YOUR ASSIGNMENT:
Return the data that follows, keeping every word and mark unchanged.

[Records drawn from a dataset]
┌──
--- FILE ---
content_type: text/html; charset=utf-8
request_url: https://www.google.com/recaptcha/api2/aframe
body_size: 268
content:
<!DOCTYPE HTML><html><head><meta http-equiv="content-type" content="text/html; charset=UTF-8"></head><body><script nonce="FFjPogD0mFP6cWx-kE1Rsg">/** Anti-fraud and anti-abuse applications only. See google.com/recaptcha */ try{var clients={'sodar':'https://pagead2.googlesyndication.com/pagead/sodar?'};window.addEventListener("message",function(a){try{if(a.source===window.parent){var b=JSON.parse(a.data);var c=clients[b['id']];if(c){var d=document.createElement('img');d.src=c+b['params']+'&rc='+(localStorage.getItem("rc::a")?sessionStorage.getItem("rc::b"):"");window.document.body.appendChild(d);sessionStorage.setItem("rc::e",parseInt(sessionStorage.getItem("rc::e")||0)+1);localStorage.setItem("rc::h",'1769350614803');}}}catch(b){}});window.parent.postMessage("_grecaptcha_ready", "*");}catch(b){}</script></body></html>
└──
WRITTEN RESPONSE:
--- FILE ---
content_type: text/html; charset=utf-8
request_url: https://www.google.com/recaptcha/api2/aframe
body_size: 268
content:
<!DOCTYPE HTML><html><head><meta http-equiv="content-type" content="text/html; charset=UTF-8"></head><body><script nonce="FFjPogD0mFP6cWx-kE1Rsg">/** Anti-fraud and anti-abuse applications only. See google.com/recaptcha */ try{var clients={'sodar':'https://pagead2.googlesyndication.com/pagead/sodar?'};window.addEventListener("message",function(a){try{if(a.source===window.parent){var b=JSON.parse(a.data);var c=clients[b['id']];if(c){var d=document.createElement('img');d.src=c+b['params']+'&rc='+(localStorage.getItem("rc::a")?sessionStorage.getItem("rc::b"):"");window.document.body.appendChild(d);sessionStorage.setItem("rc::e",parseInt(sessionStorage.getItem("rc::e")||0)+1);localStorage.setItem("rc::h",'1769350614803');}}}catch(b){}});window.parent.postMessage("_grecaptcha_ready", "*");}catch(b){}</script></body></html>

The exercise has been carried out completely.